**The data:**
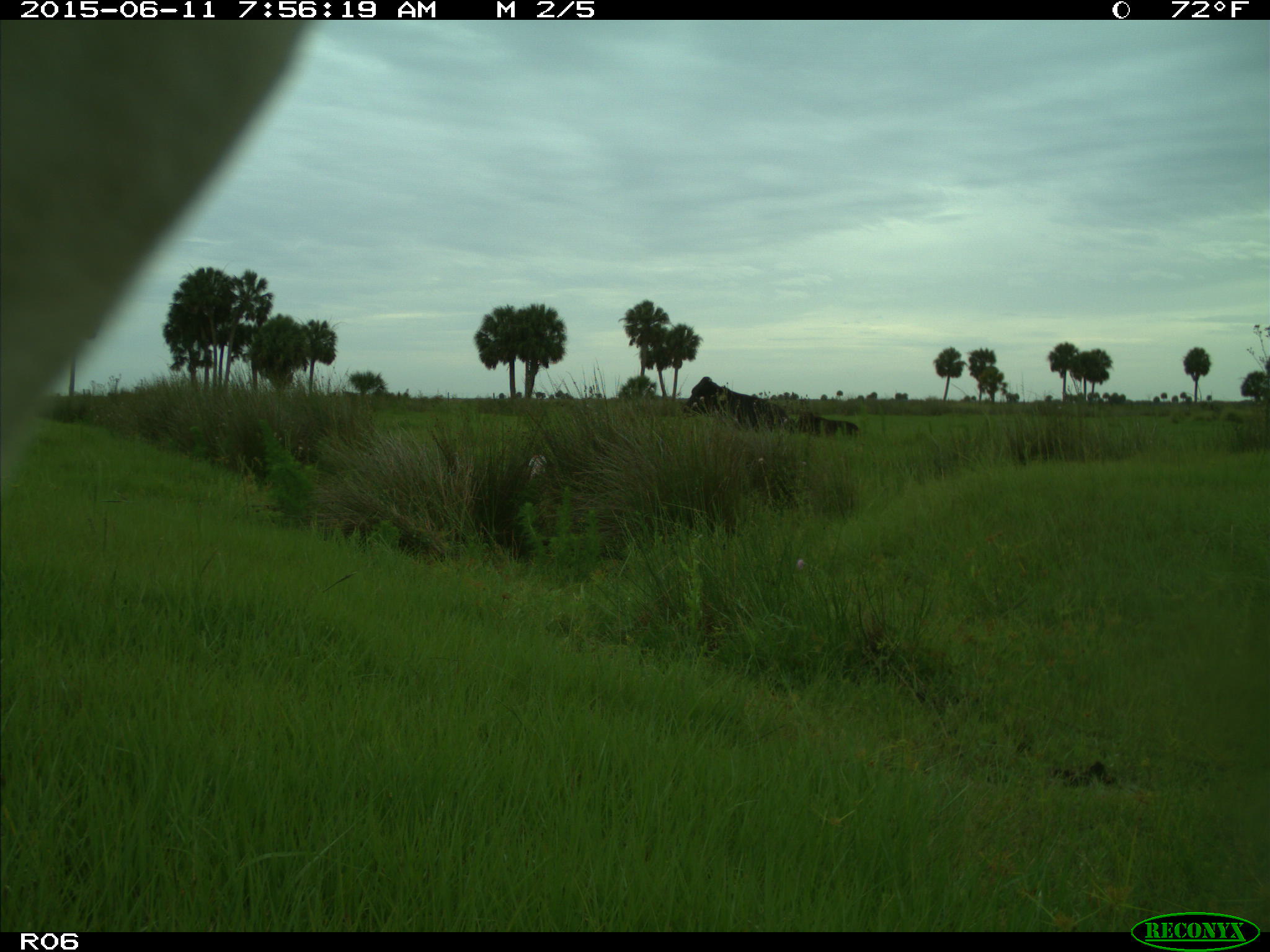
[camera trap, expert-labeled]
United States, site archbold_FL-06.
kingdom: Animalia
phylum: Chordata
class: Mammalia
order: Artiodactyla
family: Bovidae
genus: Bos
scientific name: Bos taurus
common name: domestic cow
Bos taurus (domestic cow).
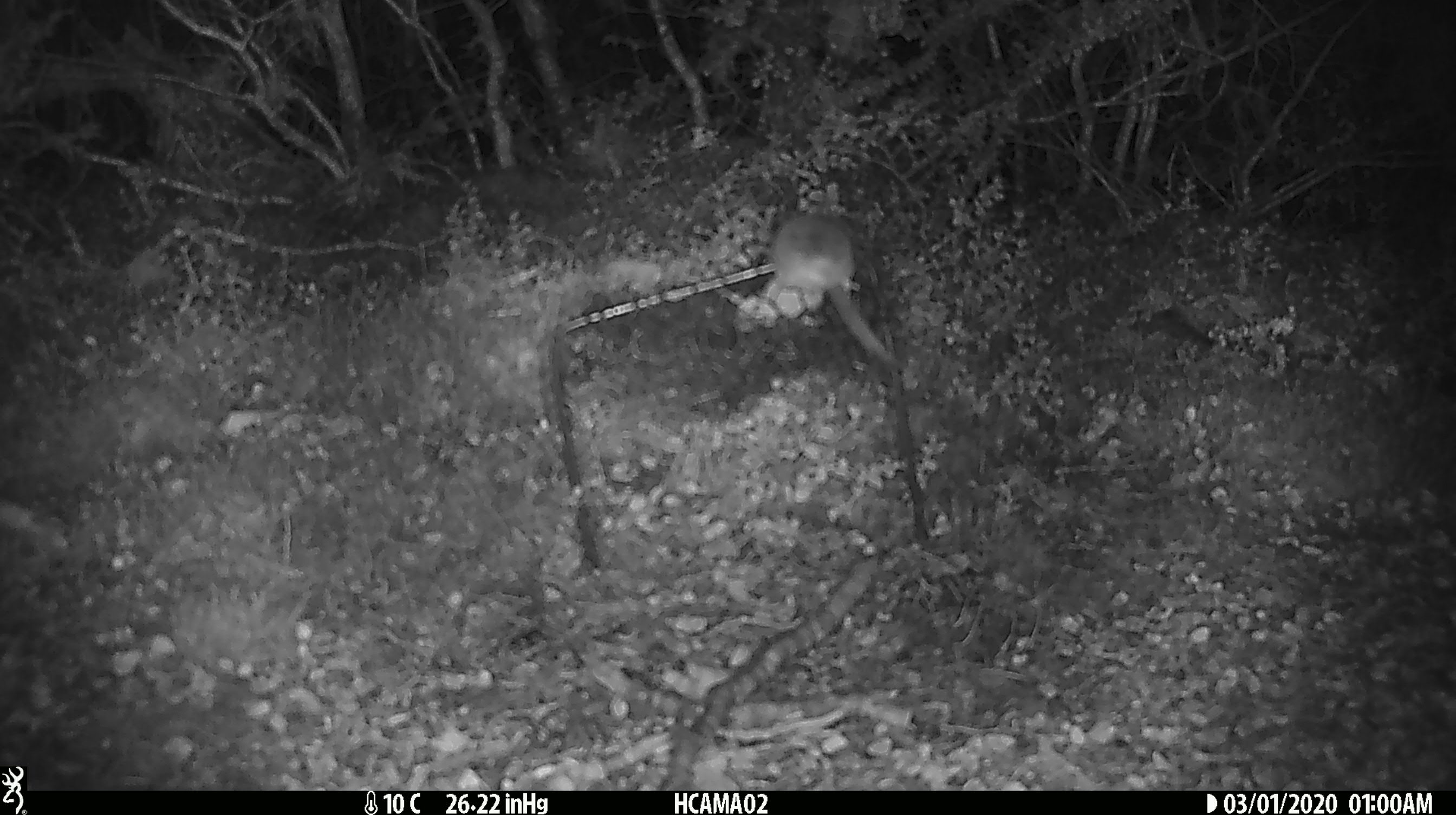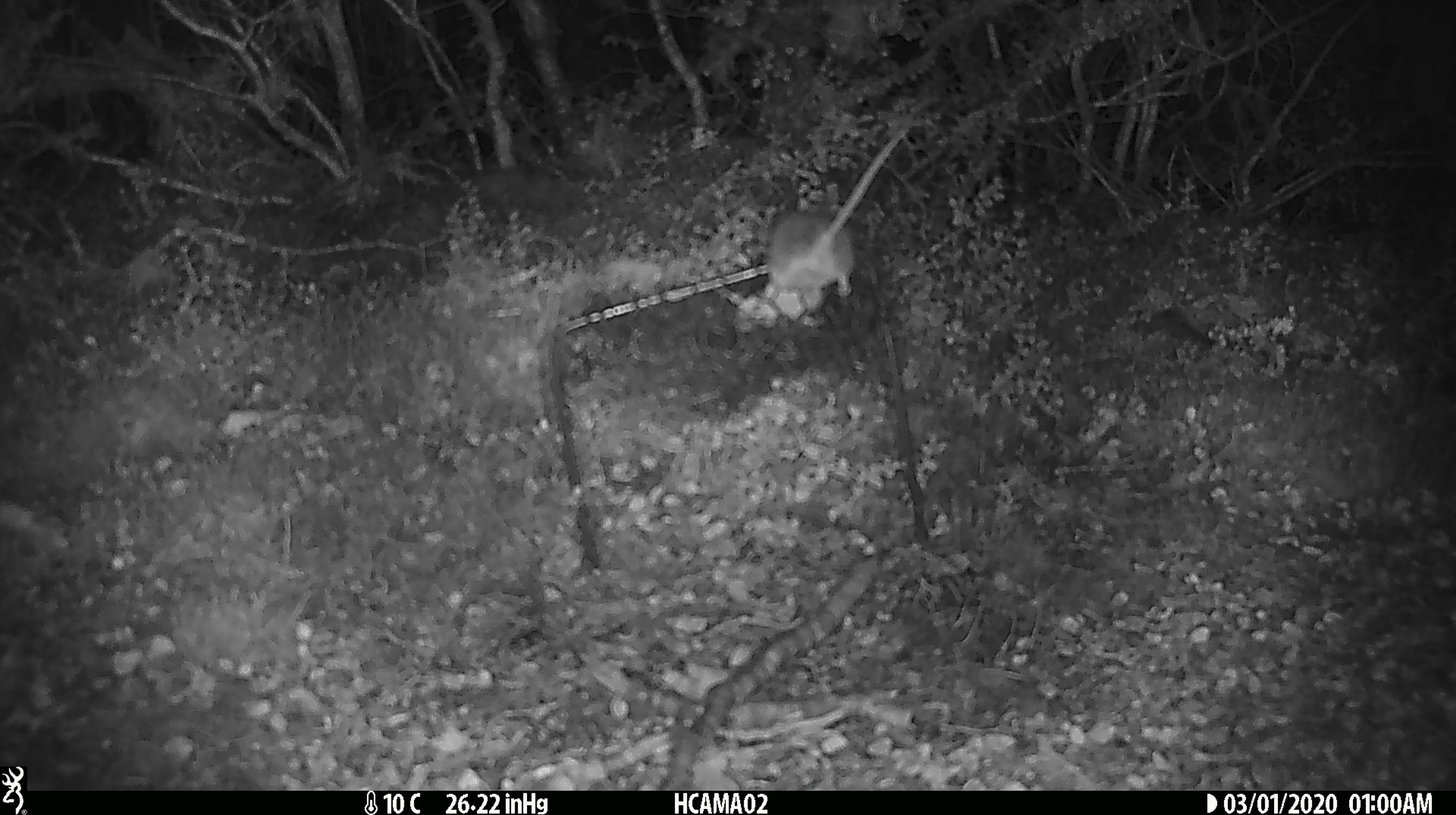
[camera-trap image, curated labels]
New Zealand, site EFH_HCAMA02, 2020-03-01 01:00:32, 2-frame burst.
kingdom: Animalia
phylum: Chordata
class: Mammalia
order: Rodentia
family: Muridae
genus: Mus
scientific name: Mus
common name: mouse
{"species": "mouse (Mus)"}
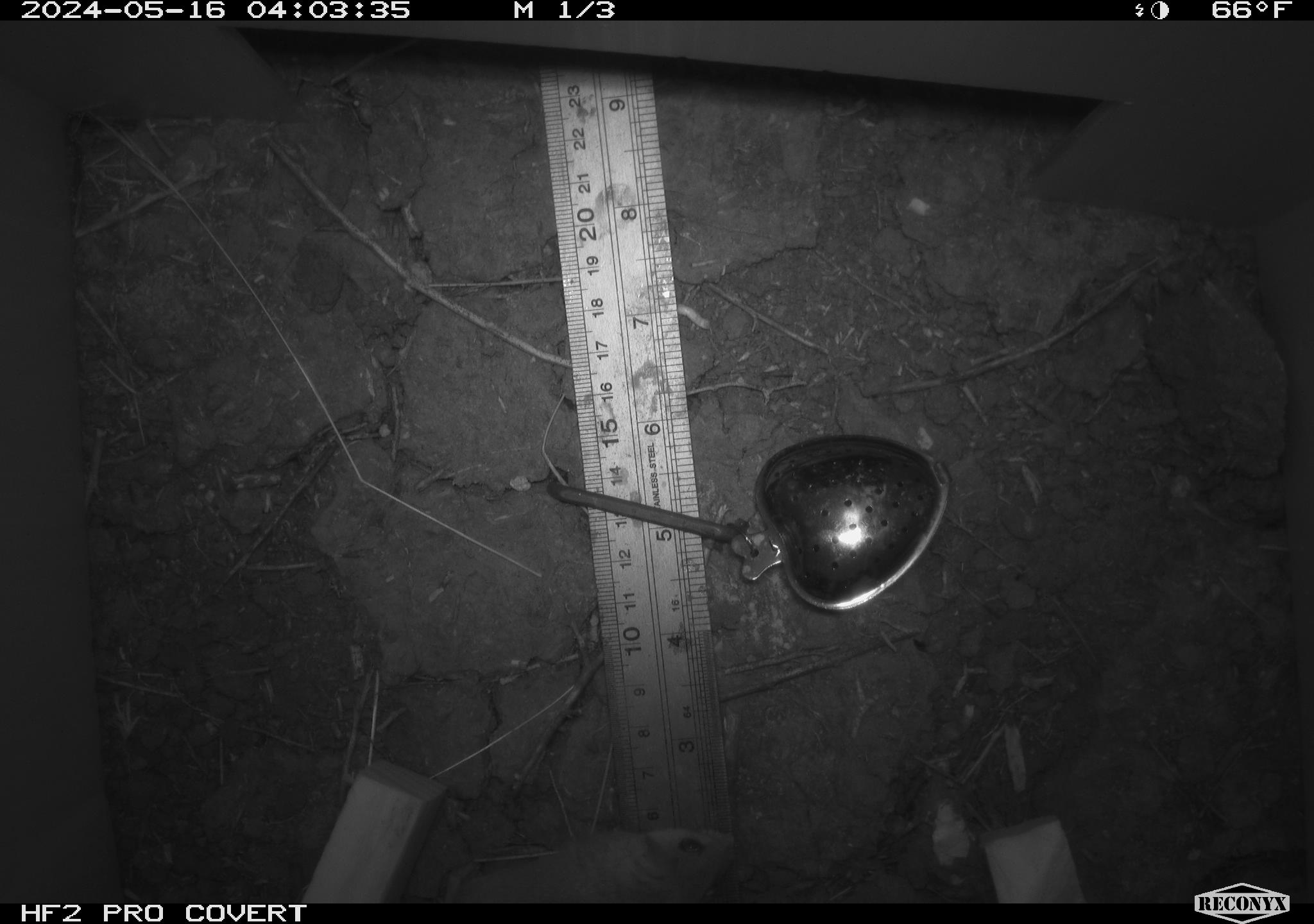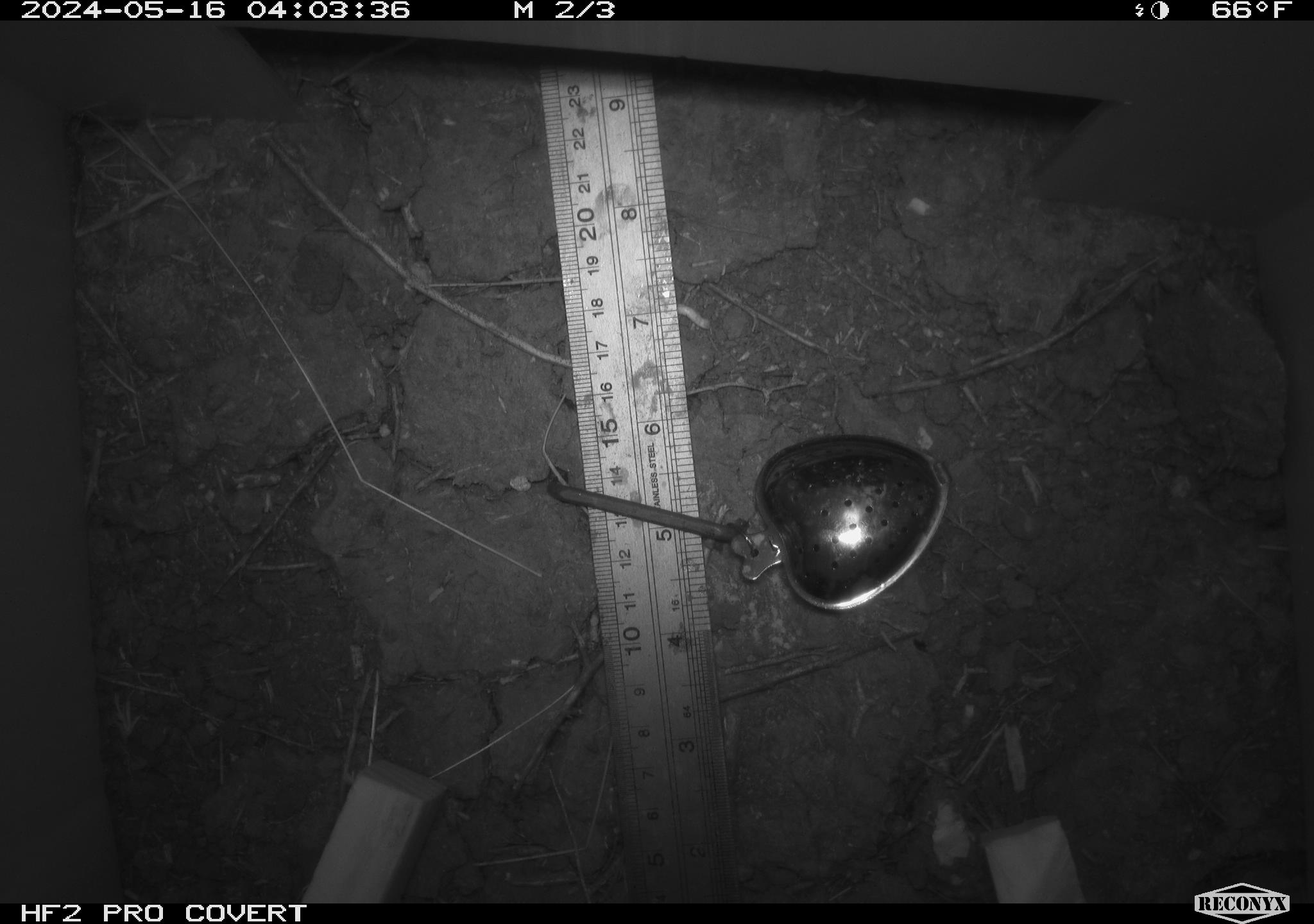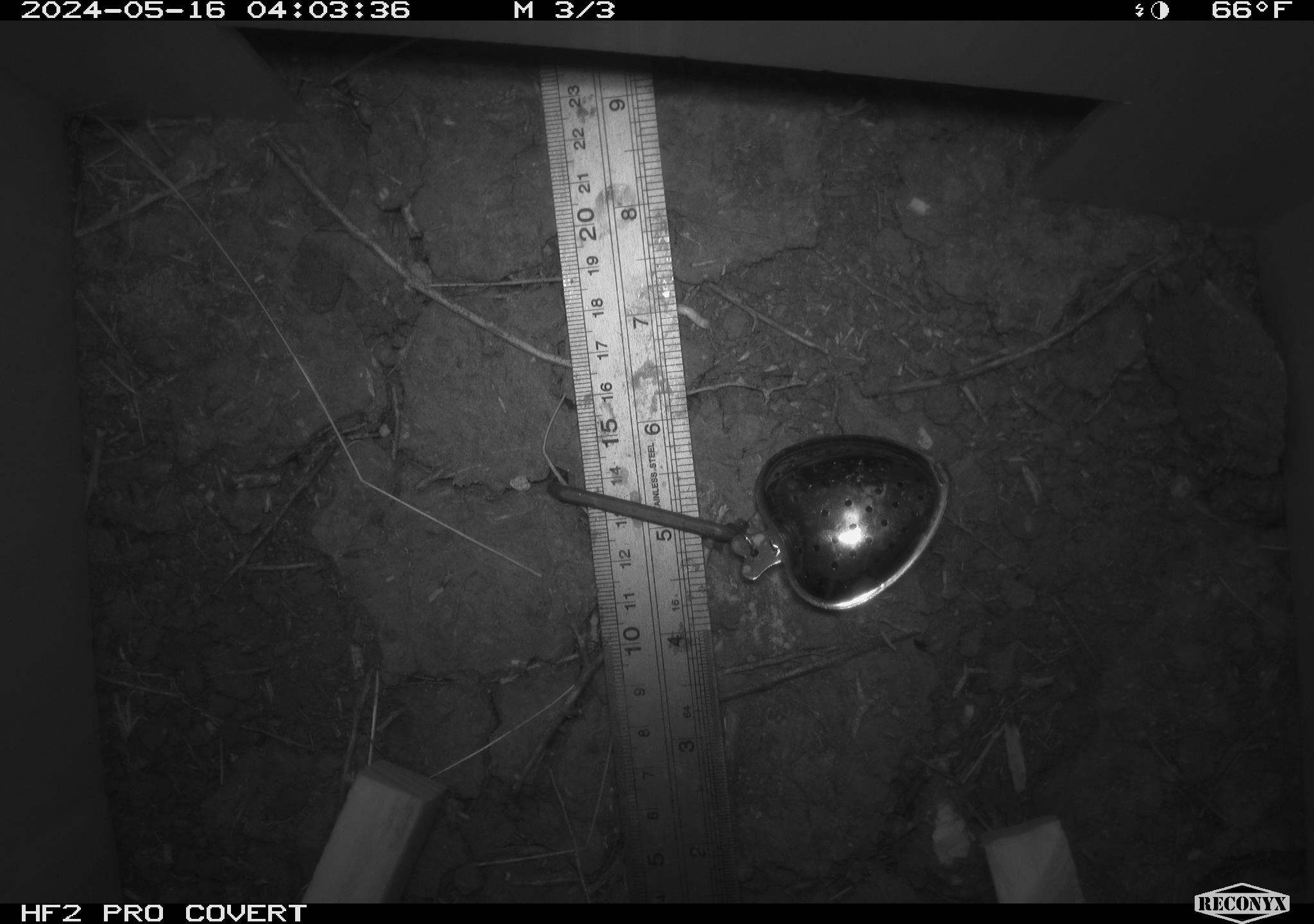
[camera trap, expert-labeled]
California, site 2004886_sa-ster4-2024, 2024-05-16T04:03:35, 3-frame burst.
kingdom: Animalia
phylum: Chordata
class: Mammalia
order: Rodentia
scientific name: Rodentia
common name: mouse species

**Work request:** Take the line containing "scientific name: Mus" and every line after it up to the end of the data, and write them out exactly, without the pictures.

**Response:**
scientific name: Mus
common name: mouse
{"species": "mouse (Mus)"}
[camera trap, expert-labeled]
California, site 2004886_sa-ster4-2024, 2024-05-16T04:03:35, 3-frame burst.
kingdom: Animalia
phylum: Chordata
class: Mammalia
order: Rodentia
scientific name: Rodentia
common name: mouse species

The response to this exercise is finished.